Anyone seriously interested in not providing any data likely isn't using the internet at all though they're already fine regardless of IP tracking. There are very few types of online service that don't require some kind of data to be useful, whether its a user login, email address, or search queries.
> As for censorship, thet already can do it easy. Block domain for example of site when you publish you.

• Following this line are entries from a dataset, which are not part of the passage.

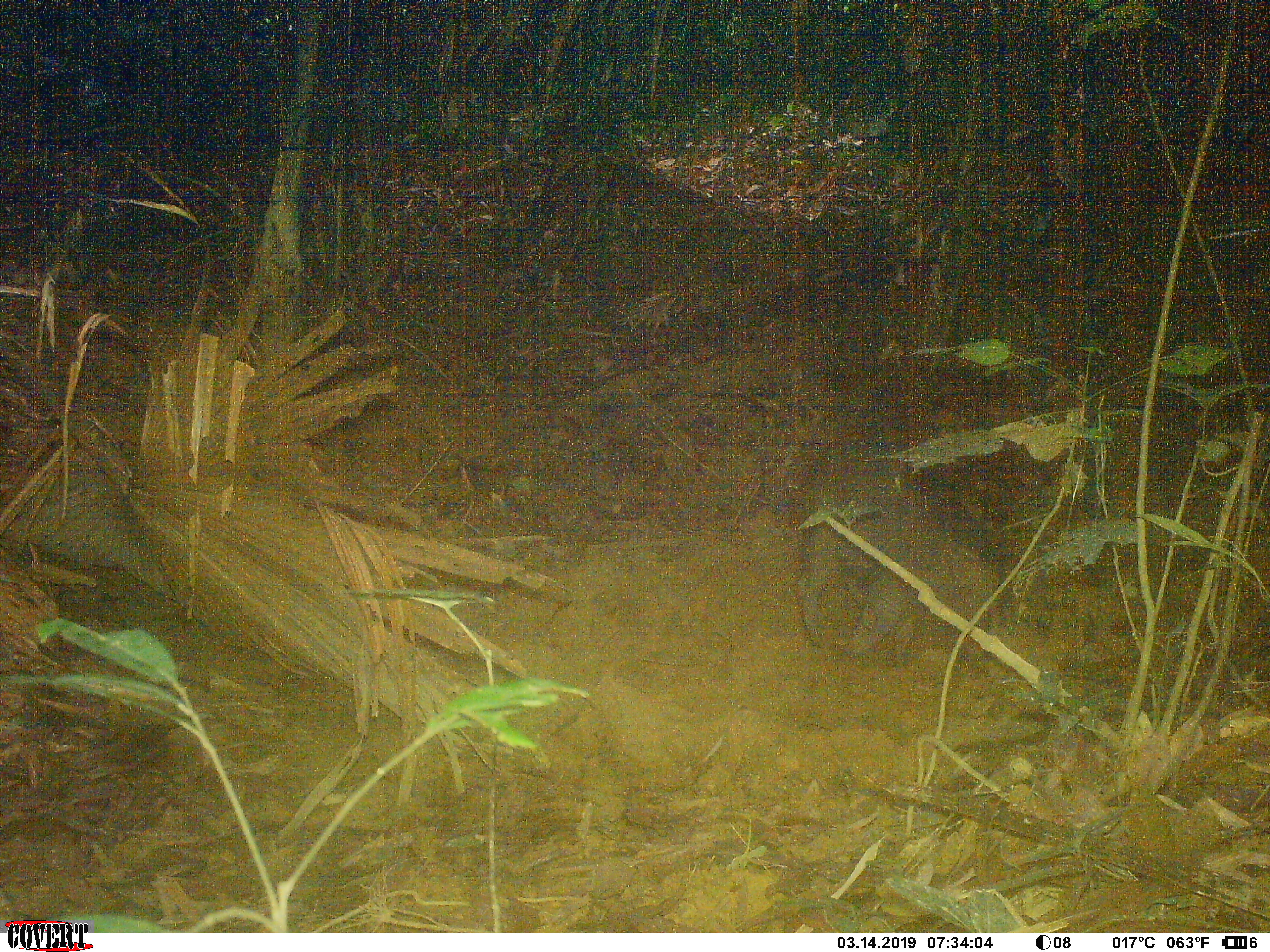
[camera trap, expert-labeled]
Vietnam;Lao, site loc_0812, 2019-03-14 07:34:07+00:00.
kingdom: Animalia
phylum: Chordata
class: Mammalia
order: Artiodactyla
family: Suidae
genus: Sus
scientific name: Sus scrofa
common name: eurasian wild pig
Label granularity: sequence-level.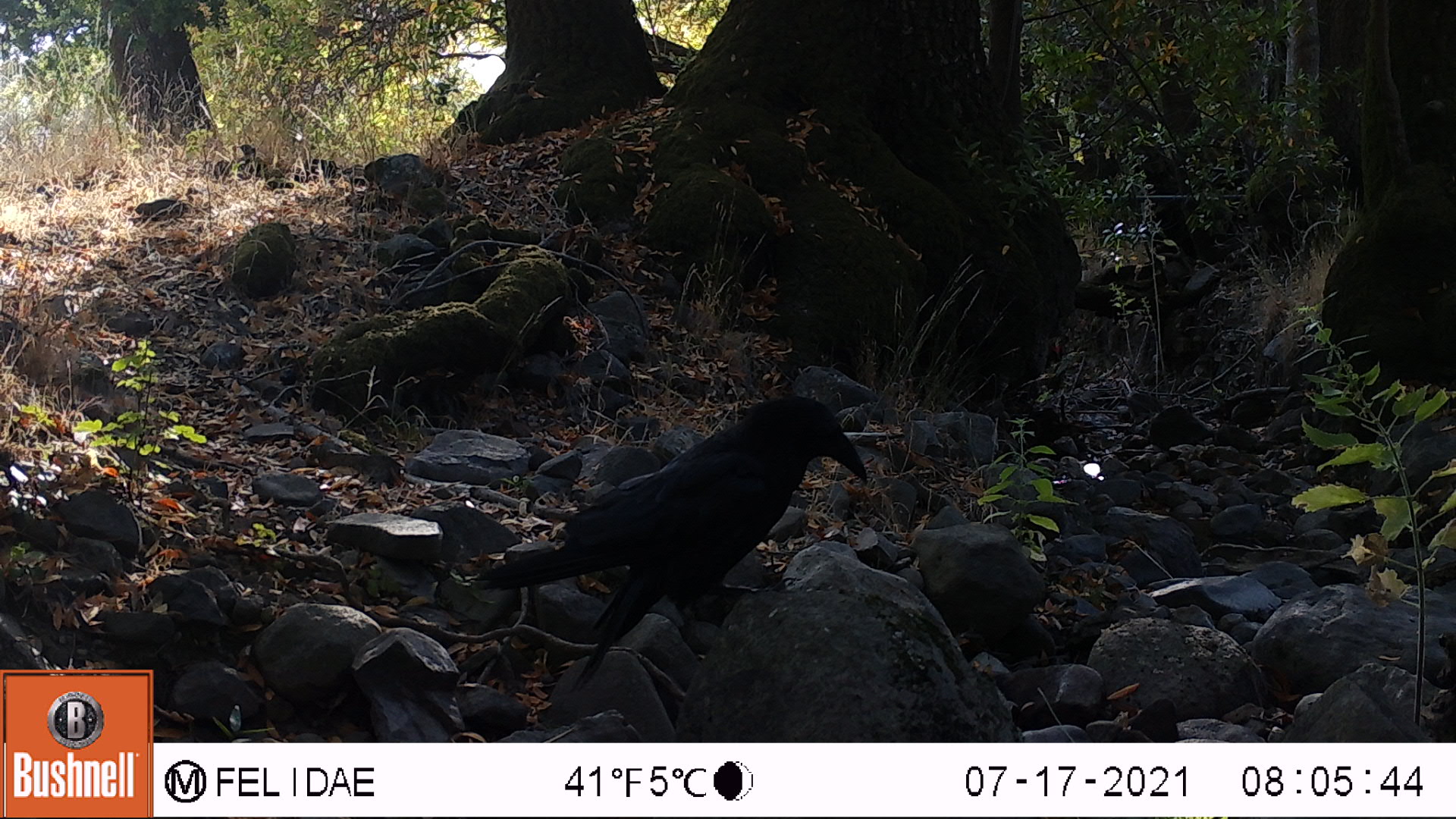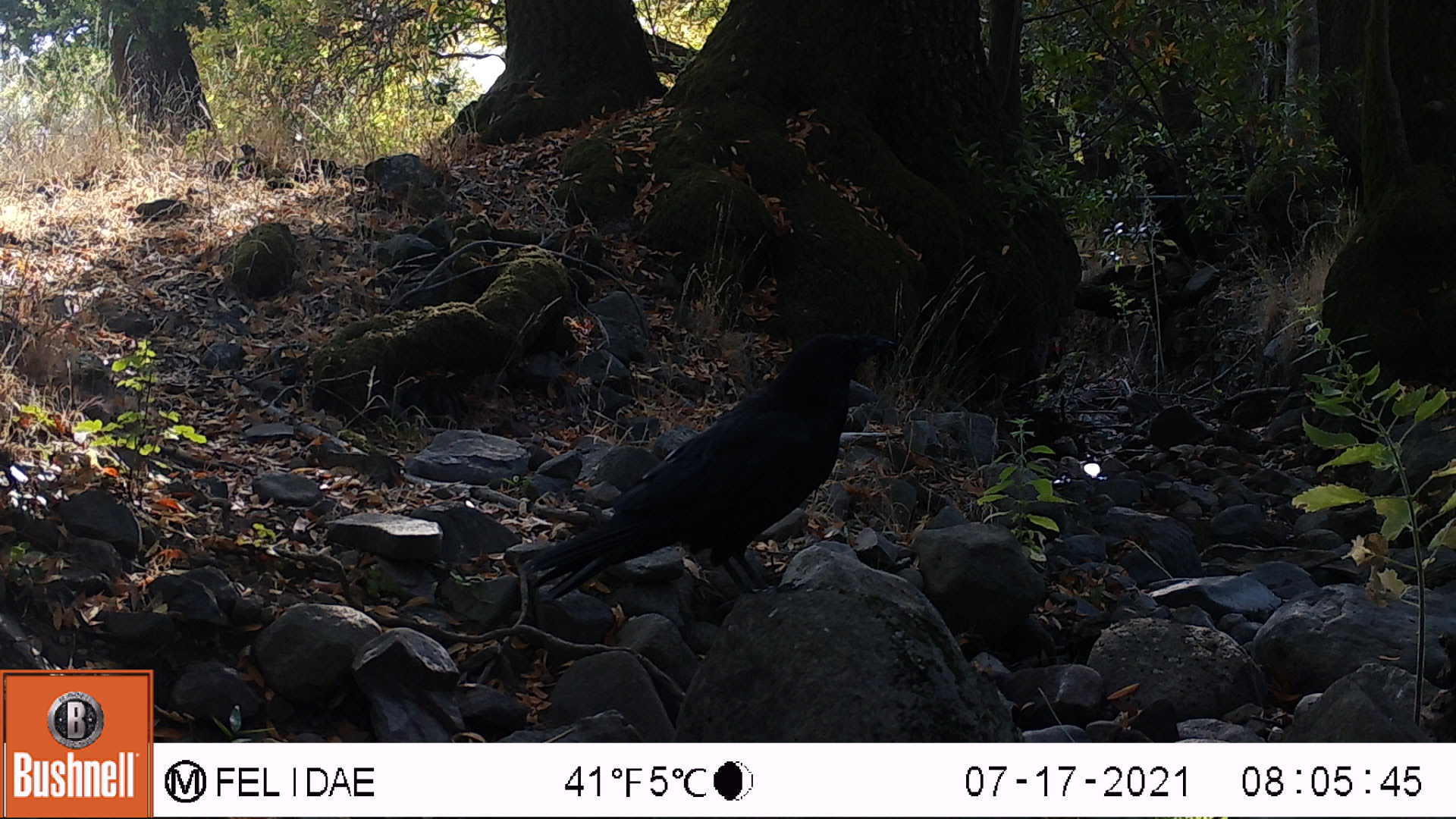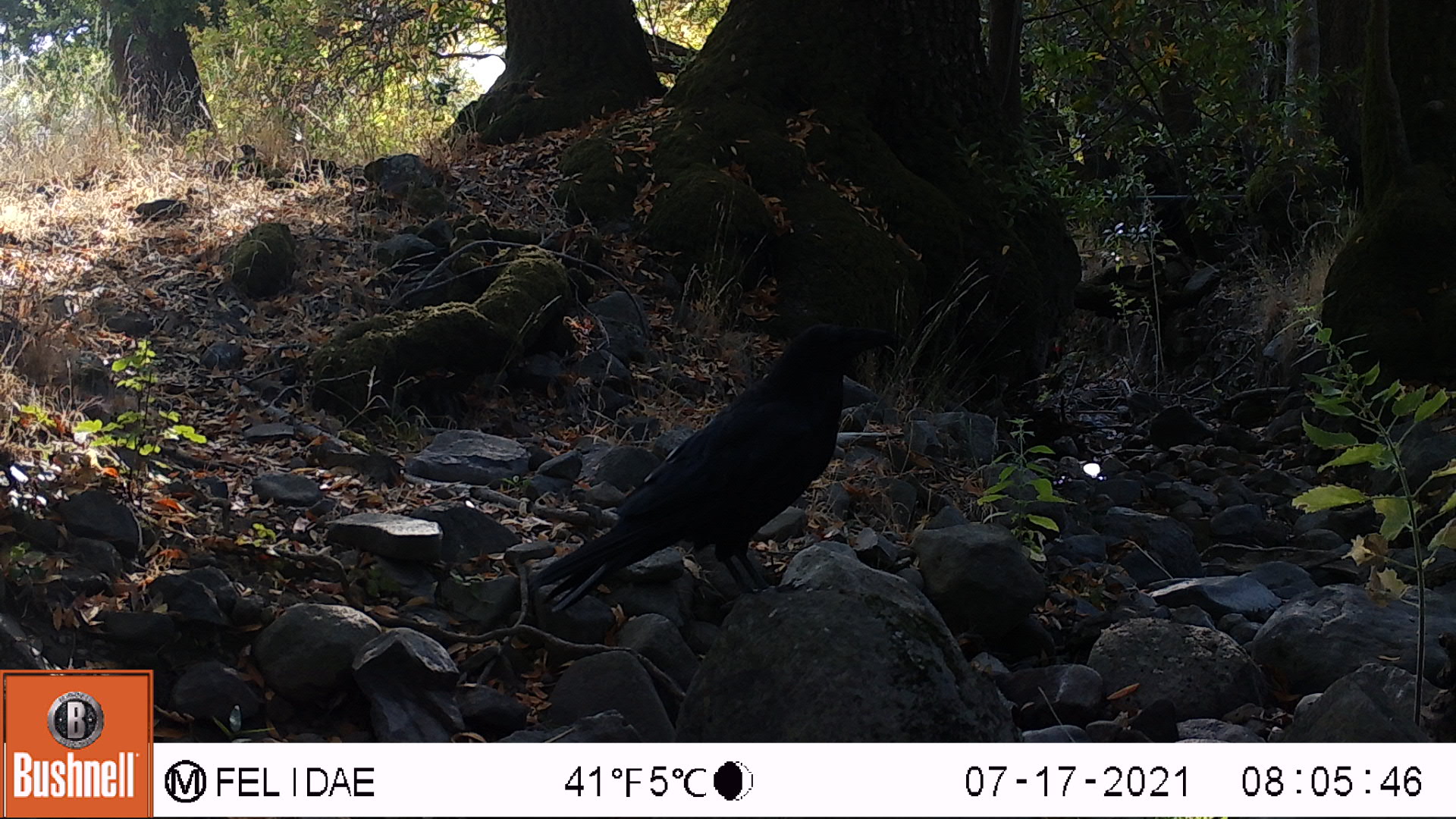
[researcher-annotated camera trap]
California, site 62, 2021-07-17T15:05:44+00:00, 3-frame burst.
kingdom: Animalia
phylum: Chordata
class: Aves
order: Passeriformes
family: Corvidae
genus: Corvus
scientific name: Corvus corax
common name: common raven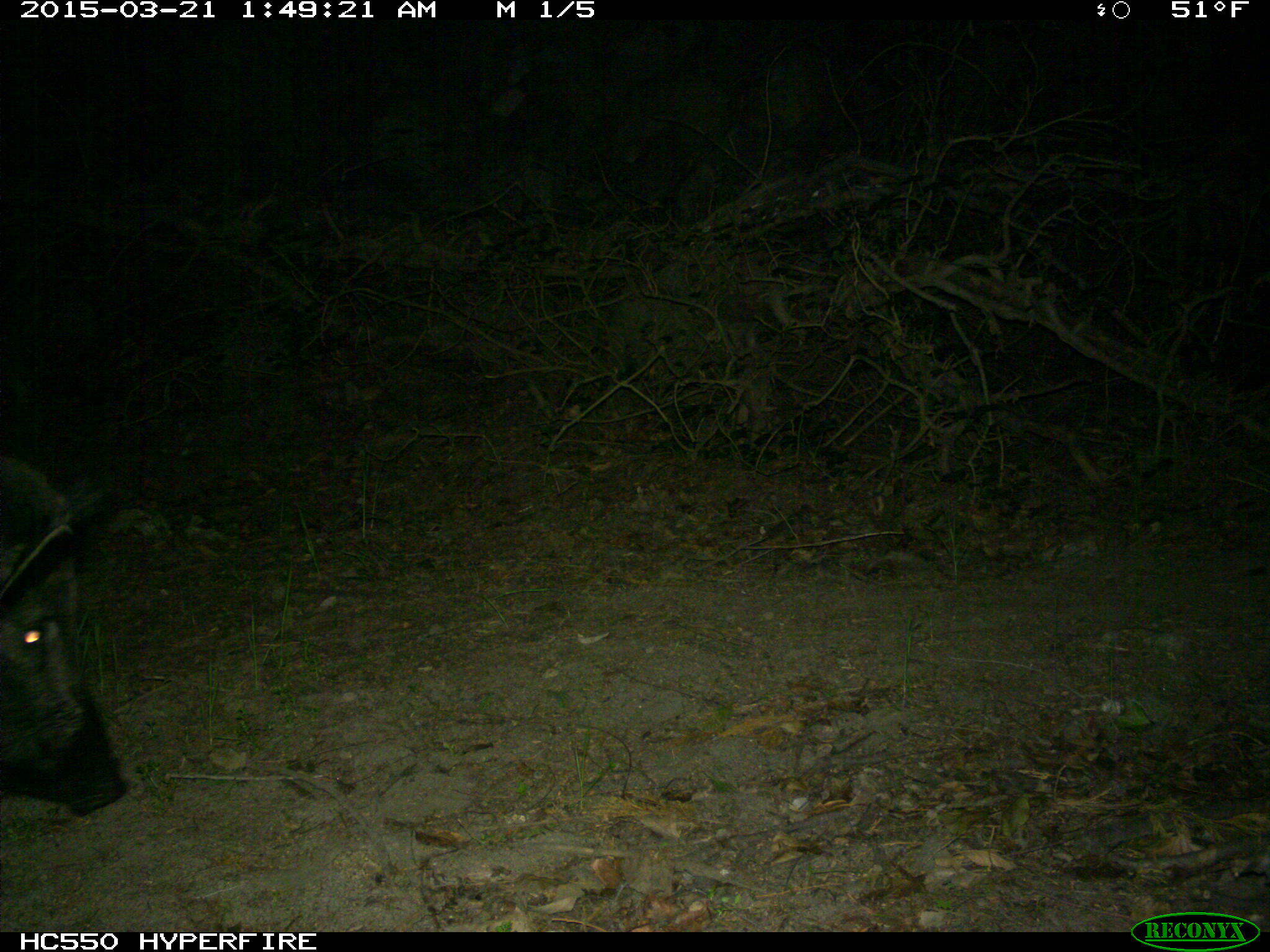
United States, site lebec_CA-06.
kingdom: Animalia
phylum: Chordata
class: Mammalia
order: Artiodactyla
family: Suidae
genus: Sus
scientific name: Sus scrofa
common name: wild boar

Just try it yourself, setup up VPS w/ web that is very out of align with your gov. :)
That's a single point of attack though. The government can censor my website by forcing infrastructure companies to block it. Unless I misunderstood your earlier message though, a central authority gate keeping IP data would almost certainly lead to a single entity having the power to block me from the internet entirely.
If you have better solution. I am all ears.
I am myself not interested in providing any data to those companies and I am still using Internet. Yeah, I am avoid FAANG and related sites tho. Not that I am feeling Im loosing anything importand really...
> information about IP should be limited to law enforcement gov organizations (crime fighting).
AND, the limits on gov use should be strict and gov officials should be accountable for misuse. Without these, then the rest is for nothing.
Why do we want to be anonymous? I think if we look at it closely it is for self-centered reasons. We want the video platform but we don't want the ads to know who we are so we don't have to deal with spam (IE pay for the platform we want). We want to comment without editing what we say (troll) and not worry about the repercussions. The best moral reason I can come up with is to avoid sharing personal details that can be tracked back to us or used against us. Before the internet this was called a secret. You just didn't tell anyone. Generally there are ways around all the anonymity concerns that just involve abstaining or giving up feeling entitled to getting things for free or being able to dump our negativity on other "anonymous" people. What's wrong with traceability in all things. If we want to make the internet safer accountability works IRL why not online?